Leadership

Activist investor sends holiday message to Luby’s

The “Carol for Luby’s Shareholders” stokes the brewing proxy fight over the embattled chain.

The activist investor pushing a slate of nominees to the board of struggling Luby’s Inc. sent a holiday card to shareholders, reminding them of the company’s poor performance and urging them to support its candidates.

The “season’s greeting,” filed by New York City-based investment firm Bandera Partners LLC with the Securities and Exchange Commission (SEC) on Thursday, offers up this pithy “Carol for Luby’s Shareholders”:

“Are you tired of coal in your holiday stocking?

Luby’s stock price and losses have been really quite shocking.

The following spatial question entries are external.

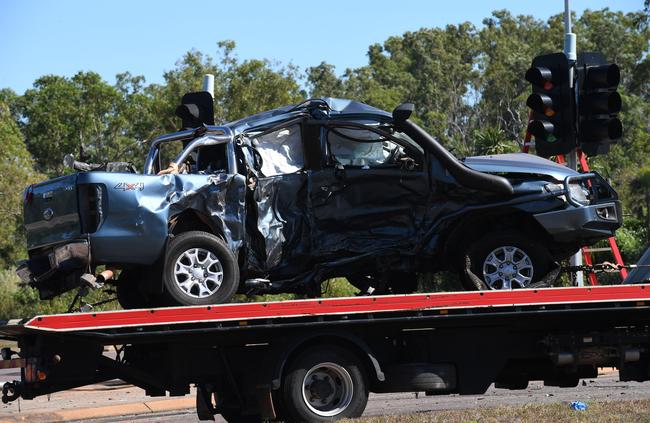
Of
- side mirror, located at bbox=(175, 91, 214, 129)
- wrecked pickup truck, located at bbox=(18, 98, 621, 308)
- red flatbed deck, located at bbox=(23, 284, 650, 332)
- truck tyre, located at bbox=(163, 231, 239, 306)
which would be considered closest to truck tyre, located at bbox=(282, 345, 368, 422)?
red flatbed deck, located at bbox=(23, 284, 650, 332)

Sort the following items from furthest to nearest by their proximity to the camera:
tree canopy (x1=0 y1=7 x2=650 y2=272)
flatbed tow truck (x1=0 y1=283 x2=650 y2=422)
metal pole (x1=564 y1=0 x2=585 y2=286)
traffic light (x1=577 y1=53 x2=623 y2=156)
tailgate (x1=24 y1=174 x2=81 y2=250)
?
1. tree canopy (x1=0 y1=7 x2=650 y2=272)
2. traffic light (x1=577 y1=53 x2=623 y2=156)
3. metal pole (x1=564 y1=0 x2=585 y2=286)
4. tailgate (x1=24 y1=174 x2=81 y2=250)
5. flatbed tow truck (x1=0 y1=283 x2=650 y2=422)

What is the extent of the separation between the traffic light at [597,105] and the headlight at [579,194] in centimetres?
202

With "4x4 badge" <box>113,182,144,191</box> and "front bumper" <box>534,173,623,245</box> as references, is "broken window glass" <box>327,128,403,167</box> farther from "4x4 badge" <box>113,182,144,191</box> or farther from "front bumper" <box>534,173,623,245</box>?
"4x4 badge" <box>113,182,144,191</box>

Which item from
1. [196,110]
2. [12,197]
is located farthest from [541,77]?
[12,197]

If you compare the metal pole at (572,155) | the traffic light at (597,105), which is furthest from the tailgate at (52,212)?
the traffic light at (597,105)

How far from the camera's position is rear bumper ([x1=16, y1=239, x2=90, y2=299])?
29.7 feet

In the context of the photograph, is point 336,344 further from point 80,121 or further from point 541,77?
point 80,121

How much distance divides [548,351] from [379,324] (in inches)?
73.8

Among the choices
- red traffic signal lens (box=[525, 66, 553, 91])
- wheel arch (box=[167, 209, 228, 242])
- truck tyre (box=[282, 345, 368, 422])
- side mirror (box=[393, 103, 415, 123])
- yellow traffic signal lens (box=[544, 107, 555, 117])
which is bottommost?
truck tyre (box=[282, 345, 368, 422])

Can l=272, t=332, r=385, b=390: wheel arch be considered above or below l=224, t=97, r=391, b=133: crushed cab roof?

Vote for the current board if you want more of the same,

Vote for our slate if you demand real change,

Shareholder value is what we shall try to reclaim!”

Bandera Partners, which currently holds a 9.8% stake in Luby’s, is urging shareholders to accept four candidates to the board, including Bandera portfolio manager Jeff Gramm and his father, former Sen. Phil Gramm. The other candidates are business owners Stacy Hock and Savneet Singh.

“Because the company continues to generate steep operating losses while failing to meaningfully reduce overhead costs, we are convinced that immediate change is necessary to prevent further value destruction,” Bandera Partners wrote in its holiday message.

Luby’s currently operates 84 Luby’s restaurants, 60 Fuddruckers restaurants and one Cheeseburger in Paradise unit. It has closed 21 stores this year and laid off corporate staff in an attempt to pay down debt after issuing a “going concern warning” in September. The company reported a loss of $33.6 million in fiscal 2018 and has seen its stock valuation tumble.

"The Luby's Board and management team are committed to acting in the best interests of the Company and its shareholders," Luby's said in a statement to Restaurant Business. "The Board has carefully reviewed Bandera’s nomination notice consistent with its fiduciary duties and has unanimously recommended that shareholders instead vote in favor of the nominees recommended by the Company—in part because Bandera refused to allow the Board to interview its candidates. The Board also approved the Company’s slate, including a new director candidate, whom the Board had been considering and interviewing for several months."

Luby’s has not yet set the date for its 2019 annual meeting of shareholders.

However, in preliminary documents filed with the SEC, the company says it does not endorse any of Bandera’s nominees.

“You may receive solicitation materials from Bandera,” the filing states. “We urge you to disregard such materials.”